Geiles Posting, unterschreibe ich so..


----------



## Ralle 24 (9. Februar 2014)

*AW: Dicke sollst du meiden - Angelirrtum entlarvt*



BERND2000 schrieb:


> Was die Alterspyramide angeht weniger.
> Das ist wohl eher ein Denkmodel, halt so etwas wie viel Nachwuchs und nur sehr wenige Elterntiere.
> 
> Ein Denkmodell ????
> ...



Wer redet denn davon, natürliche Zustände verbessern zu wollen? Natürliche Zustände müssten wir in den meisten unserer Gewässer erst mal wieder einführen. Sprich z.B. die Finger vom Besatz lassen. 
Nutze Dein Köpfchen doch erstmal dazu festzustellen, in welche Richtung Du argumentieren möchtest. Du wirfst nämlich andauernd Fischwirtschaft und Ökologie durcheinander. Und das geht nunmal nicht zusammen.


----------



## BERND2000 (9. Februar 2014)

*AW: Dicke sollst du meiden - Angelirrtum entlarvt*

@Ralle 24 :q

 Wenn man eine andere Meinung nicht versteht, kann es zweierlei bedeuten.
 Entweder ist sie falsch, oder...
 Darum möglicherweise eben Denkmodelle.
 Es ist zu komplex, man kann es eher ahnen als verstehen, möglicherweise im Ansatz begreifen aber kaum beschreiben können.

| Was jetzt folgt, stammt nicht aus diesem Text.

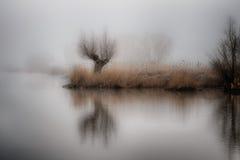 Sauce en niebla Imagen de archivo libre de regalías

 Ich habe keine Lust auf alles einzugehen, aber ein 5 Kg Brachse ist so normal wie ein 23 kg Hecht.:m


----------



## Rheinspezie (9. Februar 2014)

*AW: Dicke sollst du meiden - Angelirrtum entlarvt*



torstenhtr schrieb:


> @Purist, @Ralle24:
> Dann könnt ihr mir mit Sicherheit wissenschaftliche Publikationen nennen, die eure Thesen stützen.
> 
> Arlinghaus mit aktuellen Studien vertritt genau das Gegenteil, vgl. "Die Bedeutung grosser Fische für die Produktivität von Raubfischbeständen – ein Paradigmenwechsel", Zusammenfassung von Prof. Dr. Robert Arlinghaus, Zitat:
> ...




Fazit : viel heiße Luft und der Veröffentlicher bewegt sich eher im Bereich der "Ich bin Professsor und habe Recht" - Mentalität als in umlegbarer, zweifelsfreier, wissenschaftlich fundierter Ergebnisforschung.

Zu wenig.

Auf der Gehaltsliste von Angelmagazinen zu stehen birgt (für mich) auch ein gewisses Geschmäckle in sich.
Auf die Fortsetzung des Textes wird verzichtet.